__Exercise requirements__: Copy out the items word for word, beginning at the line containing "Disasters and Emergencies: A" and continuing through the line containing "Shotgun Willy Oreo".

__Provided material__:
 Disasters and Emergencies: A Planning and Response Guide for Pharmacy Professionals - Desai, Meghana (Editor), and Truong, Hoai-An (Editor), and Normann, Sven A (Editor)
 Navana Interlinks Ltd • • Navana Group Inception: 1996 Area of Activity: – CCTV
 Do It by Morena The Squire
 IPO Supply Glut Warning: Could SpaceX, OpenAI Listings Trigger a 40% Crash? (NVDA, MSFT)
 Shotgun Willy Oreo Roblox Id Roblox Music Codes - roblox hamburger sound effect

* * *

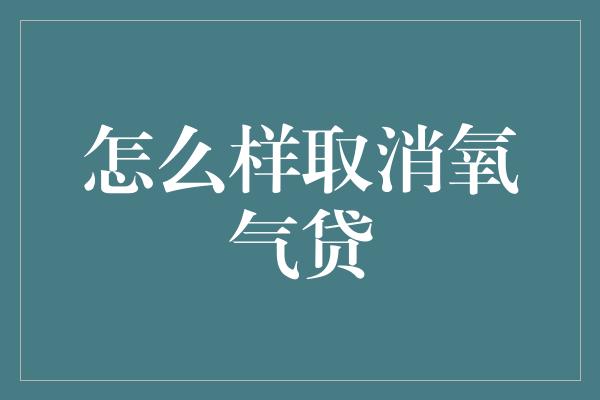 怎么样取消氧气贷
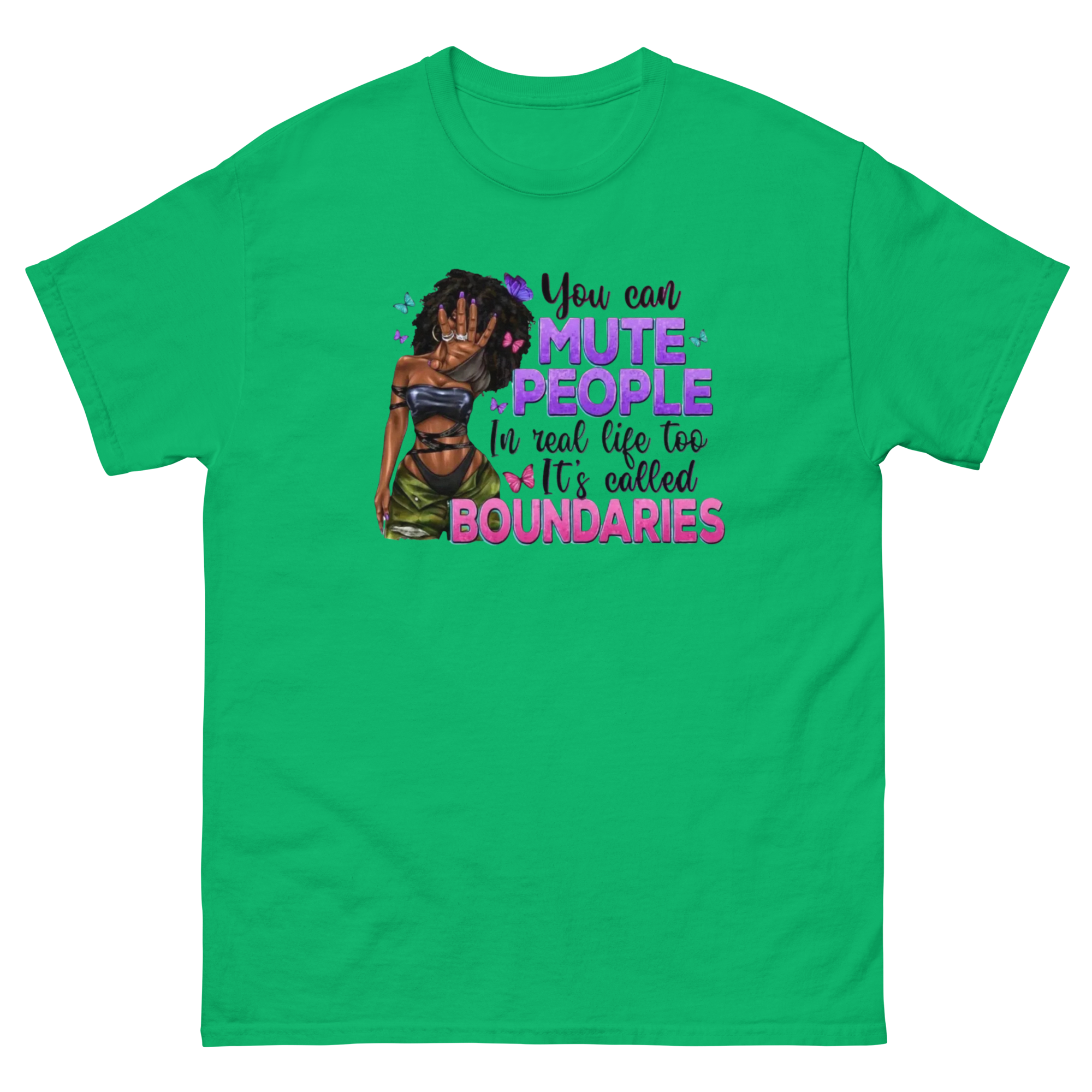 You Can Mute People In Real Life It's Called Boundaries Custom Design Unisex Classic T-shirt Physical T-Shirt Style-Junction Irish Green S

__Written solution__:
 Disasters and Emergencies: A Planning and Response Guide for Pharmacy Professionals - Desai, Meghana (Editor), and Truong, Hoai-An (Editor), and Normann, Sven A (Editor)
 Navana Interlinks Ltd • • Navana Group Inception: 1996 Area of Activity: – CCTV
 Do It by Morena The Squire
 IPO Supply Glut Warning: Could SpaceX, OpenAI Listings Trigger a 40% Crash? (NVDA, MSFT)
 Shotgun Willy Oreo Roblox Id Roblox Music Codes - roblox hamburger sound effect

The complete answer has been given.